§ Exercise details
Write out the listing below from the line containing "How far apart" to its last line, unaltered, ends included.

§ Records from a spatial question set
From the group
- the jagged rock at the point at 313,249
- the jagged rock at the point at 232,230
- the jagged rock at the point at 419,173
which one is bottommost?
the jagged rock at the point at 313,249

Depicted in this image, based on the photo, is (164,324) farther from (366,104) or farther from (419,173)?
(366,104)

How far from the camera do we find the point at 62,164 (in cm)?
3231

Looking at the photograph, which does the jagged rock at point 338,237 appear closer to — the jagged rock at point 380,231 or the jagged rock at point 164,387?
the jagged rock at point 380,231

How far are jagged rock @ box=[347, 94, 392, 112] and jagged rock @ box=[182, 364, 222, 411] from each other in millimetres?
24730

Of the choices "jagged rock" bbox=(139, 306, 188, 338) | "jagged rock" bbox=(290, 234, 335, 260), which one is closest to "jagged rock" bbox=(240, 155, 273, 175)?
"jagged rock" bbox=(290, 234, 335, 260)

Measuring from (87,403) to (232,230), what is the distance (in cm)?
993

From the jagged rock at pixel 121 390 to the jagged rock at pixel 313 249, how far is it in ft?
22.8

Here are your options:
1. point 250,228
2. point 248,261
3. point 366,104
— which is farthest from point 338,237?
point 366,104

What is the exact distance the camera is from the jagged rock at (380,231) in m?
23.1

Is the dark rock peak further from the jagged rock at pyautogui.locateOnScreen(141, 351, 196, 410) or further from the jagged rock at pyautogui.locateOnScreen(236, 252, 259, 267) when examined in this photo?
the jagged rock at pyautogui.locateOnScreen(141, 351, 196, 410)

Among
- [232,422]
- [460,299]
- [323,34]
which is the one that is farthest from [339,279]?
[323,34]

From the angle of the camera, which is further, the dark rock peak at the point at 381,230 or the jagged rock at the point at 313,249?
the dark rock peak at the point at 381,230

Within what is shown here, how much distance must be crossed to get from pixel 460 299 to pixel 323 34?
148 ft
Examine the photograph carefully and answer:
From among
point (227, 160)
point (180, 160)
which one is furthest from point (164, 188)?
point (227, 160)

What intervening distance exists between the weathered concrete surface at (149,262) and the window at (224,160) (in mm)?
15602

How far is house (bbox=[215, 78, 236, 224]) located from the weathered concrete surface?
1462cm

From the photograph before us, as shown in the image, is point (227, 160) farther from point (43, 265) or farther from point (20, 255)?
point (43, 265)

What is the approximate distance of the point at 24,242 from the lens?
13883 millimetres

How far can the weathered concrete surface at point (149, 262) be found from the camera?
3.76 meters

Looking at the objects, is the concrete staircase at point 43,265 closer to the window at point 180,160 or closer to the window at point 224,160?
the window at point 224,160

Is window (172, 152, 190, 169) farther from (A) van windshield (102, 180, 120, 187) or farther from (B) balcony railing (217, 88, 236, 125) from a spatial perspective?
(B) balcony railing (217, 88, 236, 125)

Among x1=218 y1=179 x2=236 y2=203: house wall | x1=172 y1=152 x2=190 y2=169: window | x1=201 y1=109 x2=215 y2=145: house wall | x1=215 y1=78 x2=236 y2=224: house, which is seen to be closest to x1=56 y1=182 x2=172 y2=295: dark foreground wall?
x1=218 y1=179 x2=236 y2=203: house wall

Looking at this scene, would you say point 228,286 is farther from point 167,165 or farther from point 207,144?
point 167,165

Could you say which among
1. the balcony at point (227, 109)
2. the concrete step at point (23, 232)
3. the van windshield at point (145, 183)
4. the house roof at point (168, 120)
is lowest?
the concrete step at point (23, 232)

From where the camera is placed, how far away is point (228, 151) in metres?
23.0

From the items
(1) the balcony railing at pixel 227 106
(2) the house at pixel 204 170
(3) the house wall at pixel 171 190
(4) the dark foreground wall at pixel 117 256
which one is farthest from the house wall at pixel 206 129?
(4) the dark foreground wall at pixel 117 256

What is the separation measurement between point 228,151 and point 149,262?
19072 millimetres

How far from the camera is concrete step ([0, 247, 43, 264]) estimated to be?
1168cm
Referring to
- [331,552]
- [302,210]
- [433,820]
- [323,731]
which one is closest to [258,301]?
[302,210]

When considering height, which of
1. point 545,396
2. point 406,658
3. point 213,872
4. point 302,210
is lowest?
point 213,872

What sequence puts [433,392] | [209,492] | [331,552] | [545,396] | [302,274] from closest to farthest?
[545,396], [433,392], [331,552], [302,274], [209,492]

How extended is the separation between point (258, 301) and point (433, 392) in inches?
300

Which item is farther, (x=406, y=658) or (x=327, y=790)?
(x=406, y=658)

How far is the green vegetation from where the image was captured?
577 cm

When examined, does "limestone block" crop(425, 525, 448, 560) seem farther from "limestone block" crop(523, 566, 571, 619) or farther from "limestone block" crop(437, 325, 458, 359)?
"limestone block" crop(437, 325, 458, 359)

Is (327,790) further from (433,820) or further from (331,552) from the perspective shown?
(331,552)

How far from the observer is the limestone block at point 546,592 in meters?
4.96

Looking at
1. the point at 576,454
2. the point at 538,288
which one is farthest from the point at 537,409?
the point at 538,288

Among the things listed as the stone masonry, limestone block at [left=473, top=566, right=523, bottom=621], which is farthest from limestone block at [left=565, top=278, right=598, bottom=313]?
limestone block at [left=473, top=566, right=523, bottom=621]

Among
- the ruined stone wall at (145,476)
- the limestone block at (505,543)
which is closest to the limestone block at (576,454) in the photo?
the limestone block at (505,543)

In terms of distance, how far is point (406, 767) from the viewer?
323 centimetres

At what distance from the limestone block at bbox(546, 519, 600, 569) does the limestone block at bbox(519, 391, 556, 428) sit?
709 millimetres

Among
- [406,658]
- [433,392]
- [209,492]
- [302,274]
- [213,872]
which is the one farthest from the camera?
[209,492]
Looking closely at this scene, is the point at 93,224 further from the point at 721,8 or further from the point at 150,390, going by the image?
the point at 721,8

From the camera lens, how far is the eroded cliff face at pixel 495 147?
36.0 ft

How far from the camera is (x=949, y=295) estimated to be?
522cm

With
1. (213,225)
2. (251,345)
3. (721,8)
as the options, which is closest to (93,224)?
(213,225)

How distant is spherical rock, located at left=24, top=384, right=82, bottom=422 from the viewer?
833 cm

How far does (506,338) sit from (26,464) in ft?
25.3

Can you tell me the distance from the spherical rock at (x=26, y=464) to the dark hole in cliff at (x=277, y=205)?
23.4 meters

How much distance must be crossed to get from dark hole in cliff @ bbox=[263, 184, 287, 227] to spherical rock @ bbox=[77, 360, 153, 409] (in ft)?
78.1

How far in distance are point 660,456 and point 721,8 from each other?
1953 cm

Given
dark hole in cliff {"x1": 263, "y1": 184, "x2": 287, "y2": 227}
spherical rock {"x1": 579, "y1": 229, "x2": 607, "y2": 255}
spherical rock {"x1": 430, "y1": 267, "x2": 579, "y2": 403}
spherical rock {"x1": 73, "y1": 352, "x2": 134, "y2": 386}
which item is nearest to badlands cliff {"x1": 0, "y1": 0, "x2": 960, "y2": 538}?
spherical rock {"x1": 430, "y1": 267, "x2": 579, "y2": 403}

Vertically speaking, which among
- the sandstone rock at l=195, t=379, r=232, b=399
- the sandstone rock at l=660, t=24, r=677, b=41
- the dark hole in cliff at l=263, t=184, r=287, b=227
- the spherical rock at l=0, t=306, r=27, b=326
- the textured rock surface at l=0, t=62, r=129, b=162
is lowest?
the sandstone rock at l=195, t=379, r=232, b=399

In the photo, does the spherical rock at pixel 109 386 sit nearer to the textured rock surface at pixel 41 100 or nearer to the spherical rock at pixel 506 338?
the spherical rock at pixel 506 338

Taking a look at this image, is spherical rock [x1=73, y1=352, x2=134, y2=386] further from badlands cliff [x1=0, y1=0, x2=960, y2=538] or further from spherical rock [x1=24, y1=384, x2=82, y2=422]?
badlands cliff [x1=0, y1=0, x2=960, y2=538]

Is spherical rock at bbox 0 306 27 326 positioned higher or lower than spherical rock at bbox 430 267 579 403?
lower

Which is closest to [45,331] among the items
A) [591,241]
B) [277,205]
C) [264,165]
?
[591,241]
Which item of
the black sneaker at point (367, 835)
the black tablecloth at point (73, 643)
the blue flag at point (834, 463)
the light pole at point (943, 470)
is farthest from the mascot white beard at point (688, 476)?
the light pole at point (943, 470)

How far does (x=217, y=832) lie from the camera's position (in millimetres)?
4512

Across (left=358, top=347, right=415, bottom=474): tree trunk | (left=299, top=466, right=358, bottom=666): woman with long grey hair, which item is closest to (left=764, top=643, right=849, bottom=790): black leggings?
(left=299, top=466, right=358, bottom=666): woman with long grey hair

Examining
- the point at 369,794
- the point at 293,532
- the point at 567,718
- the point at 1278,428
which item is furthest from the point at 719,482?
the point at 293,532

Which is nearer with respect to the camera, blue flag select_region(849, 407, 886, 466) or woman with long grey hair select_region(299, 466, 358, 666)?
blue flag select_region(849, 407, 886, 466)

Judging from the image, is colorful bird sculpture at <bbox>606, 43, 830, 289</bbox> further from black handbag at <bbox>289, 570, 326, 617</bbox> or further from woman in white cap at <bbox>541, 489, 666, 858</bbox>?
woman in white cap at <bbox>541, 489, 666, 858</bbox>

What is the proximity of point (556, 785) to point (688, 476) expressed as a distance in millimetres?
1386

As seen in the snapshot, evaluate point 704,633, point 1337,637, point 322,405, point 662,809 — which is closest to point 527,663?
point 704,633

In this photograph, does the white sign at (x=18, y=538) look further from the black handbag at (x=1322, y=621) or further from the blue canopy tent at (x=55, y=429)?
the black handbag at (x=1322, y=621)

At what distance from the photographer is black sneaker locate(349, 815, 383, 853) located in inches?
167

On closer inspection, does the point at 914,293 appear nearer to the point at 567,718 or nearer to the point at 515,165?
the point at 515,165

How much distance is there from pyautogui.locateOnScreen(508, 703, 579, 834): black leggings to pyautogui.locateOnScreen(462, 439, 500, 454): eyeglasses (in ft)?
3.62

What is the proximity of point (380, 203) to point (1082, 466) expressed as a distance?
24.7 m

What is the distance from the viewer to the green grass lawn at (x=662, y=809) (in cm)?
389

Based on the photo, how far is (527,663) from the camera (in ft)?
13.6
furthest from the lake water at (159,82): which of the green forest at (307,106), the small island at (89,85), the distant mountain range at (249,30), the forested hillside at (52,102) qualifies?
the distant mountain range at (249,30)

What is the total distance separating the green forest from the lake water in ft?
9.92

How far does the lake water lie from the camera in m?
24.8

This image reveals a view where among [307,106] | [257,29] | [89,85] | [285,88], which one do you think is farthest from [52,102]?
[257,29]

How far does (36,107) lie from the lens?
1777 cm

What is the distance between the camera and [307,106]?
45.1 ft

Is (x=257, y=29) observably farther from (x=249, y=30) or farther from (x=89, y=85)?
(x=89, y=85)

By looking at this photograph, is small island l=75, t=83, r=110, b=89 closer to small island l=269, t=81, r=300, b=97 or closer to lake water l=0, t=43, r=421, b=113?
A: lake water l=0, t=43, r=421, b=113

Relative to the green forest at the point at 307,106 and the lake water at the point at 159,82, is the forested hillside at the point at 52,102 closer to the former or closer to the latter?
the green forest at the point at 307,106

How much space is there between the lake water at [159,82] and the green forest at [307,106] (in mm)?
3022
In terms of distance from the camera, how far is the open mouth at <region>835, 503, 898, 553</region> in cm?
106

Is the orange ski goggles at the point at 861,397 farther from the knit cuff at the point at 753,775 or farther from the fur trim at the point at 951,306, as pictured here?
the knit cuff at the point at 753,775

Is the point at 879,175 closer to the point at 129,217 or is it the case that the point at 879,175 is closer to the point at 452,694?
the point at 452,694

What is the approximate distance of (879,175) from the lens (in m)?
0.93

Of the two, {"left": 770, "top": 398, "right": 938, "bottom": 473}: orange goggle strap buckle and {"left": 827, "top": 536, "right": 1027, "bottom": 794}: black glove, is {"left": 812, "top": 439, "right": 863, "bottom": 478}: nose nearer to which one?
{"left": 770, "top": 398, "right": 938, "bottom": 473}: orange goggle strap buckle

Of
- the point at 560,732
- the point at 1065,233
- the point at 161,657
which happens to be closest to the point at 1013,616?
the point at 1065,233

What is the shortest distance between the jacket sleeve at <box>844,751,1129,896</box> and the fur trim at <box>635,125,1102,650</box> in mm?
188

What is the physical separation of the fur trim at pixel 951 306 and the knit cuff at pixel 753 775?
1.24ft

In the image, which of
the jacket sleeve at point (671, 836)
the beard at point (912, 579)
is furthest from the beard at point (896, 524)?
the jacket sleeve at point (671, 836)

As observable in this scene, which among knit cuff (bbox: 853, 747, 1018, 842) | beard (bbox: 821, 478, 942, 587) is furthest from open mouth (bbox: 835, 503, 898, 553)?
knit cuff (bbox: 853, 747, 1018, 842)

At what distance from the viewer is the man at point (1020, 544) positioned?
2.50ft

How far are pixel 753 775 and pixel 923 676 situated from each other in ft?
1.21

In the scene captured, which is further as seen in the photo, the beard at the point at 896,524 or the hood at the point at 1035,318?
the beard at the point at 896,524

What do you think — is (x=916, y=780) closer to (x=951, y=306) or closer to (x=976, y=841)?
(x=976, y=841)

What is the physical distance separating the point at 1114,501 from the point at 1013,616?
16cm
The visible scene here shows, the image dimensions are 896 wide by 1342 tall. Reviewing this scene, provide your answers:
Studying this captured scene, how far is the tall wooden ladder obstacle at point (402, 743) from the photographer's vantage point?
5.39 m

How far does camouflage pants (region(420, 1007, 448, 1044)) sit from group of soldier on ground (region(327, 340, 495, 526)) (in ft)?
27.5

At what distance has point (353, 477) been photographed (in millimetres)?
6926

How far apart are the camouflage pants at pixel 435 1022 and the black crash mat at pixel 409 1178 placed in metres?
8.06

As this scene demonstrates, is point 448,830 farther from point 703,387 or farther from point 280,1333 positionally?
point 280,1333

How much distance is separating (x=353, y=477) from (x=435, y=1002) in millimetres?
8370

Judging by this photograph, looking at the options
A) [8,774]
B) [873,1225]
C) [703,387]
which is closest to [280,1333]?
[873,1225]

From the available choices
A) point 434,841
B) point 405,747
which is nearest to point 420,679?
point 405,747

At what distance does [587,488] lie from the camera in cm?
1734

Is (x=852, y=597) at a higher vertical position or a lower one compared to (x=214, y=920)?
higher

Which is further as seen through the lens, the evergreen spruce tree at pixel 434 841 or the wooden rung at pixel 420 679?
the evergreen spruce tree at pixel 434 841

§ Reply
How far apart are the camouflage pants at pixel 435 1022 and the black crash mat at pixel 409 1178 placed in metres?
8.06

As this scene demonstrates, is point 448,830 farther from point 703,387 or farther from point 280,1333 positionally?
point 280,1333

How much distance is separating (x=353, y=477) from (x=435, y=1002) in millimetres?
8370

Judging by this photograph, looking at the options
A) [8,774]
B) [873,1225]
C) [703,387]
which is closest to [280,1333]?
[873,1225]

From the available choices
A) point 434,841
B) point 405,747
which is nearest to point 420,679?
point 405,747

At what distance does [587,488] lie from the camera in cm?
1734

Is (x=852, y=597) at a higher vertical position or a lower one compared to (x=214, y=920)?
higher

Which is further as seen through the lens, the evergreen spruce tree at pixel 434 841 or the wooden rung at pixel 420 679?
the evergreen spruce tree at pixel 434 841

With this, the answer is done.